__WHAT IS NEEDED__: In the text on abuse during the pandemic, substitute "family member" for "loved one" and write out the passage from "That’s true in" up to and including "in tough situations.".

__SELECTED EXTRACT__:
________________

Support one another


Reaction to COVID-19 can be anything from fright to fight.

The pandemic has weighed heavily on individuals, couples and families. Restrictions on social interaction to help minimize the spread of the virus has taxed the mental health of many a Chatham-Kent resident, some to the point of violence, often against a loved one.

November is Intimate Partner Violence Awareness Month, and this year, Victim Services personnel say they’ve seen an uptick in such violence.

Common assault is on the rise too, unfortunately.

And human trafficking just goes on and on.

That’s true in Chatham-Kent and other parts of Ontario. We’ve seen the violence; you can see the charges in the daily police briefs on our website. Emotions are spilling over into people’s fists.

It’s tragic that anyone is beat upon, let alone a loved one. But abuse is more than just physical. Emotional abuse can keep someone trapped in a relationship as well.

That is especially true in human trafficking. Relationships are forcefully forged together based on trauma. The victims are controlled to the point it takes upwards of seven attempts for someone to eventually break free.

It’s a terrible mental and physical ordeal.

In all cases and kinds of abuse, we can do better, whether you are in a relationship and are tempted to let your pandemic-related frustrations boil over and take it out on a loved one, or you know of people in tough situations.

Help one another. Talk it out. Seek counselling.

An abusive partner may act jealous, may be demeaning and attempt to humiliate you in front of others. And that’s without the fists taking their toll. Violence is but one aspect of abuse.

If you are being abused, seek help. Reach out to Victim Services or the Chatham-Kent Women’s Centre.

If you think a friend has been abused, stay in touch however they wish. Offer support. Don’t judge; believe.

Unless you believe their life is in danger, don’t do anything without their consent. Also, respect their privacy.

Help, but don’t become overbearing to the point of hindering.

Abuse is an unfortunate reality for too many Canadians. COVID-19 is only exacerbating the situation, but support is there.

________________

Collection entries

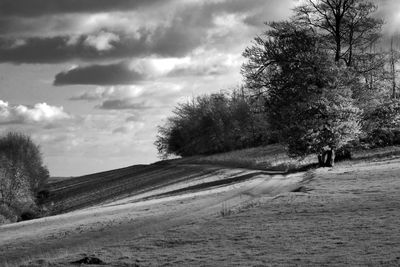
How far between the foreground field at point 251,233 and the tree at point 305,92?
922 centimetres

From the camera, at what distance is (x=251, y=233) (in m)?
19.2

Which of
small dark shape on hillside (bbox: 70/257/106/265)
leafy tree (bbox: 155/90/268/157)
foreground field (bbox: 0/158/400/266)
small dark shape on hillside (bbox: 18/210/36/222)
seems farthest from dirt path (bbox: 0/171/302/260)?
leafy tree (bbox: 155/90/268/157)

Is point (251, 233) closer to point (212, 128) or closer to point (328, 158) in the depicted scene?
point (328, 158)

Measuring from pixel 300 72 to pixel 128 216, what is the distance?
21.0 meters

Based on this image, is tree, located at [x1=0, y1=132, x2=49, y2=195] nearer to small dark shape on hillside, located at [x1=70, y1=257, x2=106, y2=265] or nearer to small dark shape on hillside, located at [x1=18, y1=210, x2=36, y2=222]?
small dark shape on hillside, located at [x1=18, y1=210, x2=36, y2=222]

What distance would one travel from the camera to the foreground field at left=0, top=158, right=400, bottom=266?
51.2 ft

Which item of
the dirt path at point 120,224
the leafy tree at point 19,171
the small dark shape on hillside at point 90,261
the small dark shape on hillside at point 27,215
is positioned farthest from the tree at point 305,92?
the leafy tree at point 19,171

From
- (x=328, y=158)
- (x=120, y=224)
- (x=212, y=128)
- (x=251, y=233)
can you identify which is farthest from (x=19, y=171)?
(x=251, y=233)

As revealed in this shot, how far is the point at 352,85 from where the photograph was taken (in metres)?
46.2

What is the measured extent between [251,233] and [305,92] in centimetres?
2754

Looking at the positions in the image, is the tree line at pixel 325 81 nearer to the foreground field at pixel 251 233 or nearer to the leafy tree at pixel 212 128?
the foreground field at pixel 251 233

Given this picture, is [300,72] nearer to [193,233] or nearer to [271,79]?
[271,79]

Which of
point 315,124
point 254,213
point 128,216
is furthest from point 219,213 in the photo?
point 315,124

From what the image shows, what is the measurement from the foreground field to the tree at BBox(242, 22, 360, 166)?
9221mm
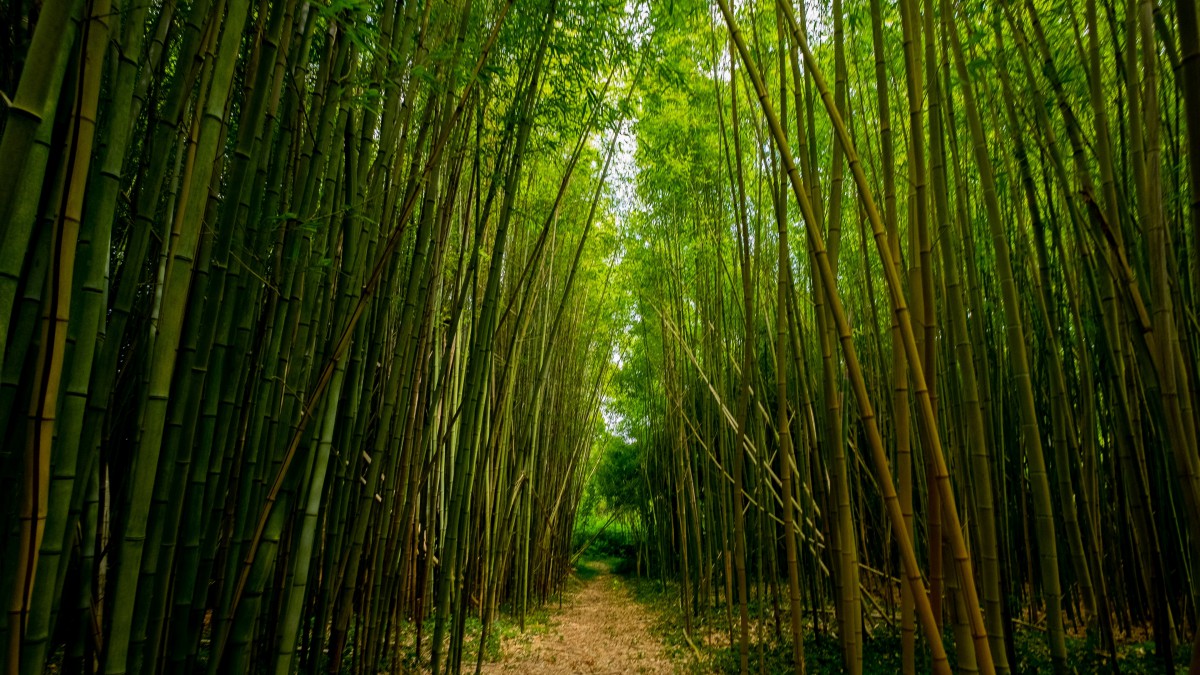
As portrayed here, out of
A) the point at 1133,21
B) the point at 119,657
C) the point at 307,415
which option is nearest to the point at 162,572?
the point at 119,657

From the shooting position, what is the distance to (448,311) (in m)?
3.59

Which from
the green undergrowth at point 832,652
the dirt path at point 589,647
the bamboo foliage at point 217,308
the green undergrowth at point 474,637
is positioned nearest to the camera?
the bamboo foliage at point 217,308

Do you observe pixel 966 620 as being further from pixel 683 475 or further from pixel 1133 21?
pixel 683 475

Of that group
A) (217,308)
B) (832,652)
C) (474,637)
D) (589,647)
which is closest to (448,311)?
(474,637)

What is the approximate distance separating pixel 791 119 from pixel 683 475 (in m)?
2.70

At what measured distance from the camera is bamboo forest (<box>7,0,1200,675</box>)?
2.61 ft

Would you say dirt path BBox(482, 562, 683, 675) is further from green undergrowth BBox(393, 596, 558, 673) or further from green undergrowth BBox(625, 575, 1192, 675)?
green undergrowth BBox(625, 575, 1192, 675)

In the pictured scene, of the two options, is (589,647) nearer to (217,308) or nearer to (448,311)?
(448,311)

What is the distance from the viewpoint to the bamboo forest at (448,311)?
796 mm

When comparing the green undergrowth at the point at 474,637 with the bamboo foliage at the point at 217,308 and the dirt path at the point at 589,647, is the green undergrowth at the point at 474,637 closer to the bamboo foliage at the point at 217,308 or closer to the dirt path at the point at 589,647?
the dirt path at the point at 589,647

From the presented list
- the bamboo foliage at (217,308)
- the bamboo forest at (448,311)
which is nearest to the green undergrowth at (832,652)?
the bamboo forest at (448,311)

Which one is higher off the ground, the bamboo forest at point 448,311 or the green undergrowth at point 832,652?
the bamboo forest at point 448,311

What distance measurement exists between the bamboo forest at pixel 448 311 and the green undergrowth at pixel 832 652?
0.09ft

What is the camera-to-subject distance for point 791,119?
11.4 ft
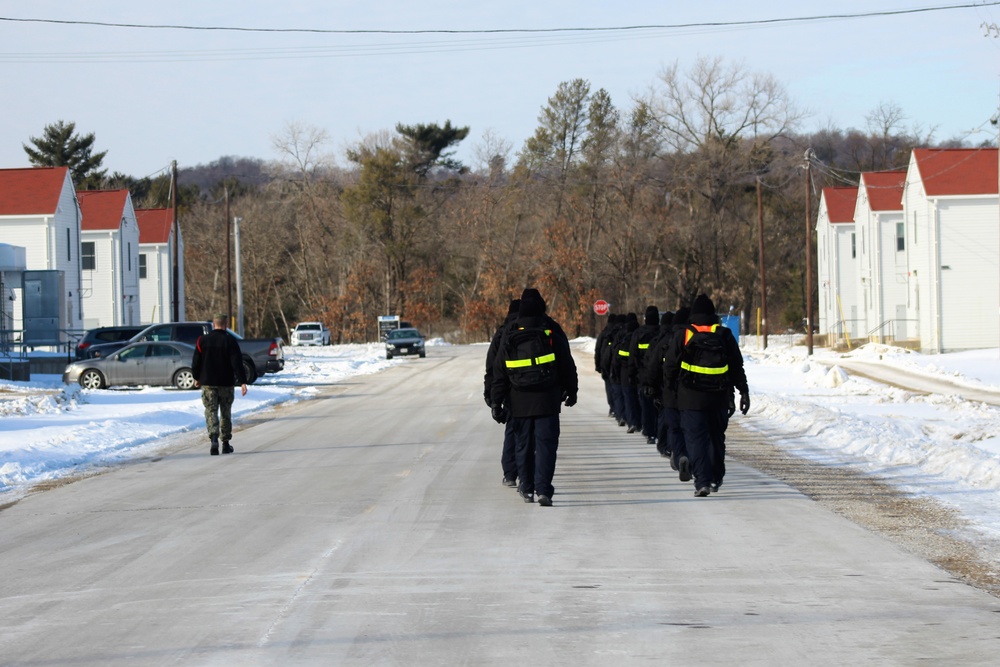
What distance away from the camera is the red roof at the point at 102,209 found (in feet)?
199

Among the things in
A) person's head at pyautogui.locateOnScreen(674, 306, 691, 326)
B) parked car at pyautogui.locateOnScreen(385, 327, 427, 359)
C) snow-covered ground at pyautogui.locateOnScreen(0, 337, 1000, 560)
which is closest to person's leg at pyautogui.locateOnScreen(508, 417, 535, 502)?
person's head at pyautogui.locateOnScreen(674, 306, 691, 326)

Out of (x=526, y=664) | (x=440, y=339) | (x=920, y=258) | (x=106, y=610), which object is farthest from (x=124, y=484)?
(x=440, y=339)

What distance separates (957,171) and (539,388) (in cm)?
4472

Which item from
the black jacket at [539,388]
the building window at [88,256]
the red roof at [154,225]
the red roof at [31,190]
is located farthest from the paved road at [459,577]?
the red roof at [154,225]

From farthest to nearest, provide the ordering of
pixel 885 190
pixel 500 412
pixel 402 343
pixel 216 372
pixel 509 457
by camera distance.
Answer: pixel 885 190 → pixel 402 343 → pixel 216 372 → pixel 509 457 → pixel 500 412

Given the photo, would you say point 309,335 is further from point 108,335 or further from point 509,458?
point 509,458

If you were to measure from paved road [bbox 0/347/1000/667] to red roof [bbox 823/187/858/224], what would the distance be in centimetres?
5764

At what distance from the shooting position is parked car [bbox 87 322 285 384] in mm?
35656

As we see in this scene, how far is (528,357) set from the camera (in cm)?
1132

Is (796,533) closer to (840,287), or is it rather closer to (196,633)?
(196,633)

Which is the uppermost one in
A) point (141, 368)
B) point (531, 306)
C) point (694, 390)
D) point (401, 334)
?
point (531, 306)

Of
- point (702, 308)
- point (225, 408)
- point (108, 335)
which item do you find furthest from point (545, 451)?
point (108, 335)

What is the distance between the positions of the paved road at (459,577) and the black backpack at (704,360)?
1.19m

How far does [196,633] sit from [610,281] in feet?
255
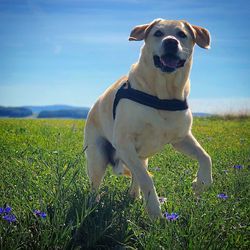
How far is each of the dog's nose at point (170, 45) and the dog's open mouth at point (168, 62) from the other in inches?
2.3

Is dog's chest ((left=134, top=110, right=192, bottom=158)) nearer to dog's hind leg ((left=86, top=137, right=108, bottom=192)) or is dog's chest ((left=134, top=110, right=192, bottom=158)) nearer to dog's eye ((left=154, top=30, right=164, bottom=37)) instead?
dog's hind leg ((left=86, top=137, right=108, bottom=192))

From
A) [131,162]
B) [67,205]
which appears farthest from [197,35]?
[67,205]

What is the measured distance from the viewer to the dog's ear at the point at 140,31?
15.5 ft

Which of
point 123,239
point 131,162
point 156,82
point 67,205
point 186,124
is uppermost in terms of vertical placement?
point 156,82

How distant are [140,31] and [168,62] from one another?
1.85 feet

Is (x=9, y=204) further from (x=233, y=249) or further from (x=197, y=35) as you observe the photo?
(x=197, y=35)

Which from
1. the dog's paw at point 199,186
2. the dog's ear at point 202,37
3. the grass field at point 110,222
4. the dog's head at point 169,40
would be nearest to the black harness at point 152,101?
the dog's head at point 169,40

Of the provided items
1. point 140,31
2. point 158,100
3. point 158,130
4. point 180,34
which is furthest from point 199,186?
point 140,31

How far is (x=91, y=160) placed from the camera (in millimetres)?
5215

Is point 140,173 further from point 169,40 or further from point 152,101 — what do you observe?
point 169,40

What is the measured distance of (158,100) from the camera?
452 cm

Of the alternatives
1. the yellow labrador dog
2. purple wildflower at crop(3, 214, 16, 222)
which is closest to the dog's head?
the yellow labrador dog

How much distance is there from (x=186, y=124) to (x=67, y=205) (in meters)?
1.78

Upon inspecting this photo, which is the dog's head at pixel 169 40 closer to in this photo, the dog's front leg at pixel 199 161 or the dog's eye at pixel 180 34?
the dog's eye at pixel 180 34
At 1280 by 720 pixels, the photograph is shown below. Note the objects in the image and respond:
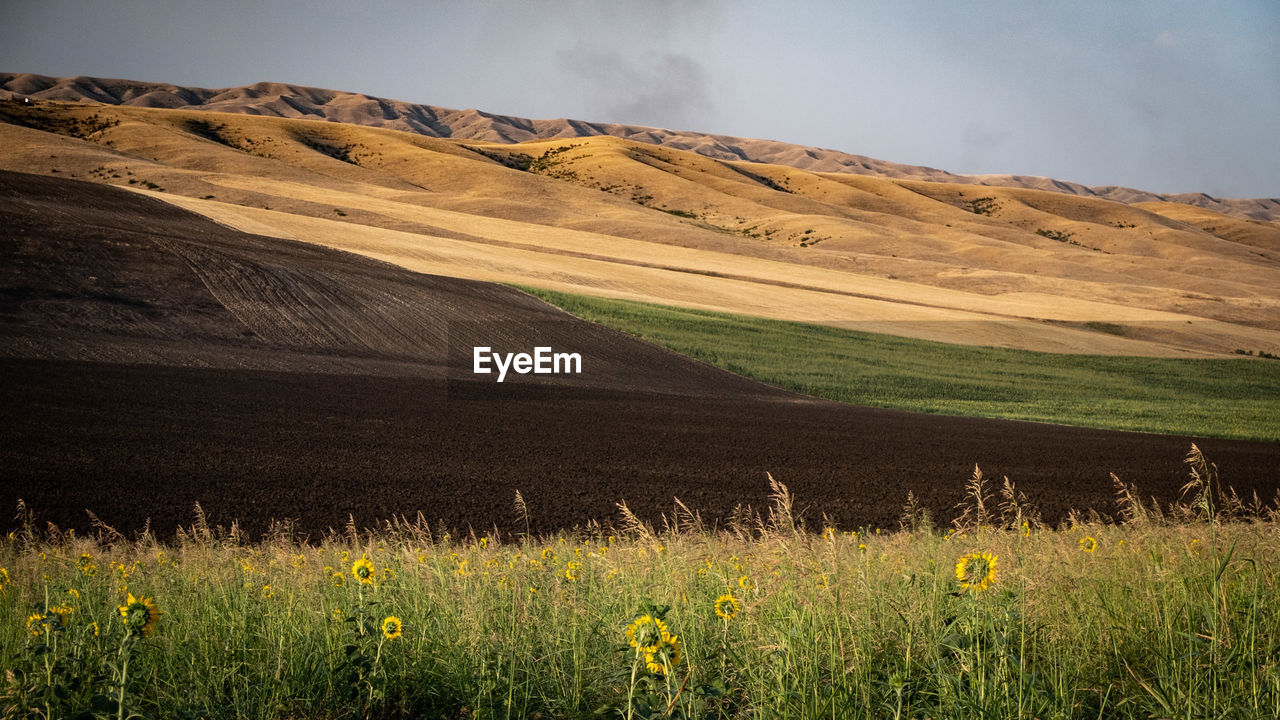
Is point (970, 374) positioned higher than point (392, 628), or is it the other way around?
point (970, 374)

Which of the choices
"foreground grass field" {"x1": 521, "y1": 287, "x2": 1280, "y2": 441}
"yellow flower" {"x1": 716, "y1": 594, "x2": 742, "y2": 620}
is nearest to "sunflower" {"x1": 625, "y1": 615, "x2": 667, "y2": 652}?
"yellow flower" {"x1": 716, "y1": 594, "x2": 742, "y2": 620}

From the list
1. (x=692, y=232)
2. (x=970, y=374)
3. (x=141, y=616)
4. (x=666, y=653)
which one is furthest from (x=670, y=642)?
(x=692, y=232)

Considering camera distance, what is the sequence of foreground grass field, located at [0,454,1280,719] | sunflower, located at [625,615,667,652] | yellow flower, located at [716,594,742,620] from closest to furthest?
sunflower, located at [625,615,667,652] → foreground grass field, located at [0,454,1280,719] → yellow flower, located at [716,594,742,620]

________________

__EXERCISE RESPONSE__:
That’s true in Chatham-Kent and other parts of Ontario. We’ve seen the violence; you can see the charges in the daily police briefs on our website. Emotions are spilling over into people’s fists.

It’s tragic that anyone is beat upon, let alone a family member. But abuse is more than just physical. Emotional abuse can keep someone trapped in a relationship as well.

That is especially true in human trafficking. Relationships are forcefully forged together based on trauma. The victims are controlled to the point it takes upwards of seven attempts for someone to eventually break free.

It’s a terrible mental and physical ordeal.

In all cases and kinds of abuse, we can do better, whether you are in a relationship and are tempted to let your pandemic-related frustrations boil over and take it out on a family member, or you know of people in tough situations.